Kaynak Metin |
******************************
Pessoa’nın Huzursuzluğun Kitabı’nda Ben ve Tanrı İkilemi
Belki de dünya edebiyat tarihinde ben'i Pessoa kadar çoğaltan, değiştiren, dönüştüren, Tanrı'yı ben'leştiren başka bir yazar yoktur. Huzursuzluğun Kitabı, Pessoa'nın kendisi ve Tanrı ile savaşıdır. Bir başka ifadeyle Pessoa Huzursuzluğun Kitabı'nda ben ile Tanrıyı birleştirmeye çalışır. Değişen hiçbir şey olmaz; çünkü Pessoa kafasında ne belirli bir ben'lik (kim/lik) ne de ismi-cismi belli olan bir Tanrı vardır; her şey öylesine birbirine karışmıştır.
Başlangıç ve bitiş arasında Pessoa'nın ben'leri Pessoa'nın Tanrısıyla dans eder ve kimsenin ruhu duymaz. Pessoa kimseye duyurmaz; o başkalarına duyurmama ustasıdır. Sonsuz kalabalıklar arasında, ben'ini sonsuzlaştırma, bir başına. Tanrı mı? O hem dışarıda vardır kendi işinde gücünde hem de içeride vardır binlerce ben'in arasında. Huzursuzluğun Kitabı bir ben'de binlerce Tanrı olduğu gibi, bir Tanrı'da binlerce ben demektir aynı zamanda. İşin içinden çıkmak mı? Mümkün değil!
"Olaysız Bir Yaşamöyküsü"nde Pessoa'nın ben ve Tanrı ikilemine yakından baktığımızda "hayat bir han" olarak görülmektedir ve bu handa Pessoa'nın ben'i bir düş olarak görünmektedir, geçip gitmektedir.
Pessoa eylem adamı değildir, hiçbir zaman da eylem adamı olmamıştır; o tepeden tırnağa, yerden göğe, içeriden dışarıya bir düş adamıdır. Düş gezginidir. Her şey düşlerde olup biter. Bu yüzden geceleri sever Pessoa: "Gündüz, bir hiçim; gece, kendim olurum." Kendim, yani asıl ben'ine en yakın ve Tanrıya en uzak olan Pessoa.
Pessoa'nın ben'inde Tanrı peygamberleri ve azizleri sömürmektedir. Belki de ben'indeki kutsallığı ve öteliği yitirdiği için böyle konuşmaktadır Pessoa. Bunun cevabı hiçbir ben'inde yoktur. Bir ben'inde bir cevabı varsa bile bunu asla bilemez Pessoa.
Pessoa'nın ben'i bilinmezliğin çocuğudur ve Tanrı dönüp bakmamıştır bu çocuğa; çünkü Pessoa buna müsaade etmemiştir. Pessoa ben'i ve Tanrı arasında dipsiz bir uçurum gibi girmiştir Pessoa'nın kendisi. Artık o dahi bu uçurumu aşamaz, zira buna gücü yetmez; bilmektedir.
Ben ve Tanrı; "karşı karşıya duran iki uçurum"dur Pessoa'nın tarihinde. Bunu kim, nasıl, ne zaman yazdı? Pessoa'nın kendisi dahi bilmez. Agnostisizmin yitik cennet düşüdür Pessoa'nın ben'i. Tanrı mı? Asıl odur yitik cennetin sorumlusu, sebebi. Bu yüzden "yaşamak, başkalarının niyetleriyle örgü örmektir." Başkaları, hiç olmadı Pessoa'nın hanında, hayatında, ben'inde, Tanrısında.
******************************
Uygulanacak Yönerge | Kaynak metne göre "Olaysız Bir Yaşamöyküsü"nde hayat ne olarak görülmektedir? Kayıtların bu görevde hiçbir rolü yoktur.

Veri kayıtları
******************************
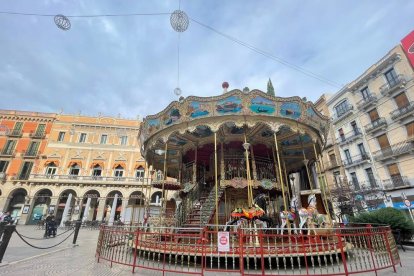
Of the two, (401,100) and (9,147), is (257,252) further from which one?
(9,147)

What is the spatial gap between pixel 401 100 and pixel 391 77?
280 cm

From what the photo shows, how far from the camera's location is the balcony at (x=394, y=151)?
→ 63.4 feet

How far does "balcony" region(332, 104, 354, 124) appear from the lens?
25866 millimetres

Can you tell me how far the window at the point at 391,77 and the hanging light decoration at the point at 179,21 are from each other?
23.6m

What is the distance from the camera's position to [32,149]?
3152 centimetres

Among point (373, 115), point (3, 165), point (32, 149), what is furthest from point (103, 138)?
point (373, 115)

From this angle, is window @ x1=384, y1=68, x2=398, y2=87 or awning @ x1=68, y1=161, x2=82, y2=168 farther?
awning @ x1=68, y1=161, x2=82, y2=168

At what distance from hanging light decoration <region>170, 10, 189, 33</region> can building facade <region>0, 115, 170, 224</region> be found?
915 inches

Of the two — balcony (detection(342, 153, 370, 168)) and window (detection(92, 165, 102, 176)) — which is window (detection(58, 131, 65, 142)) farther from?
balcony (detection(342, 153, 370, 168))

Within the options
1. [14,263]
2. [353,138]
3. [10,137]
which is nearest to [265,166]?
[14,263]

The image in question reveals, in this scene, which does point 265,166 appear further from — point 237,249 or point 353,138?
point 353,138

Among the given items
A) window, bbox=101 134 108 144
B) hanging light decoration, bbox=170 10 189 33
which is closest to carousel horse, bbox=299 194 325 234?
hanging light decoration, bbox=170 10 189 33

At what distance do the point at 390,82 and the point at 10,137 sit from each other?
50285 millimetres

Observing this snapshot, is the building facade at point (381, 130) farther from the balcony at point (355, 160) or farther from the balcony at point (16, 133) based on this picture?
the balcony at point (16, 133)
******************************
Görev Çıktısı | Hayat bir han olarak görülmektedir.